Kyung Hee University’s 2012 patent demonstrates that using Voronoi points to enable distributed robots to establish optimal routes requires minimal communication overhead — a design principle directly addressing the bandwidth constraints of large warehouse AMR deployments where wireless traffic volume directly correlates with latency and collision risk.
The ISO standards for autonomous mobile robots (ISO 3691-4 and ISO/TS 15066) establish baseline safety requirements for shared human-robot workspaces, making the collision avoidance architectures described in these patents directly relevant to certification pathways for commercial warehouse deployment.
Key Players and the Shift to AI-Driven Swarm Architectures
The overall trend across the 30+ patent dataset shows a clear and measurable shift: from early (pre-2015) task assignment architectures requiring explicit hardware inventories toward post-2020 AI-driven, reward-based, and semantically distributed systems capable of adapting dynamically to real-time warehouse conditions without a global controller. This trajectory is visible in the filing dates, claim language, and technical mechanisms across all five primary assignee clusters.
NAVIGATE LTD. is the most focused swarm-specific filer, with three active patents centred on real-time autonomous swarm orchestration prioritising collective objectives. Their approach is notable for explicitly rejecting individual-robot coordination in favour of swarm-level outcome maximisation — a philosophically decentralized stance with significant implications for warehouse scale-out. REALTIME ROBOTICS, INC. holds three active patents covering graph-based shared-workspace motion planning with real-time collision assessment, representing the state of the art in decentralized collision avoidance for dense robot deployments.
Tata Consultancy Services contributes two active patents addressing the infrastructure layer: a distributed semantic knowledge base enabling decentralized task execution, and a knowledge bus architecture for generating and deploying robotic control solutions. These filings target the software fabric underlying any decentralized swarm system — the layer that must exist before hardware swarm mechanics can function reliably.
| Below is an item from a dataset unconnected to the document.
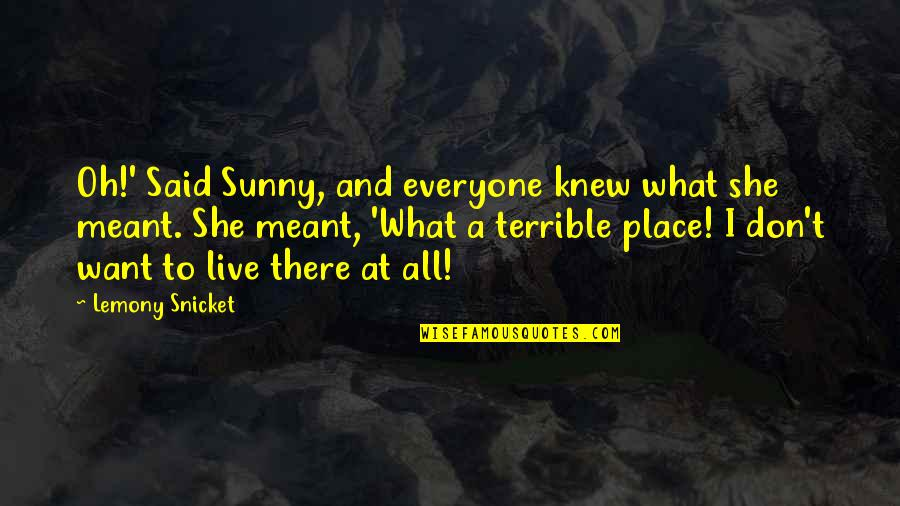 I Meant What I Said Quotes By Lemony Snicket: Oh!' Said Sunny, and everyone knew what she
The OECD‘s work on AI in manufacturing highlights the growing importance of this software infrastructure layer as the determinant of long-term competitive advantage in warehouse automation.
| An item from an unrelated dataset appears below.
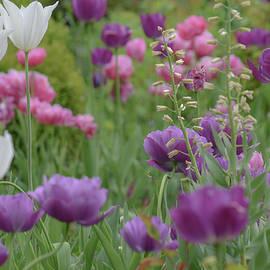 Tulip Fields by Christina McGoran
Korea Defense Science and Technology Institute’s three active patents on autonomous multi-robot collaboration use reward computation, event-driven decision pools, and collaborative control means selection. Although defence-oriented, these mechanisms are directly analogous to the decentralized decision architectures required in warehouse logistics swarms — and their filing dates (all 2025) signal that this approach is at the frontier of current innovation rather than an established baseline. Organisations tracking autonomous systems IP should monitor this assignee closely for continuation filings and commercial licensing activity, as documented in the PatSnap resources library.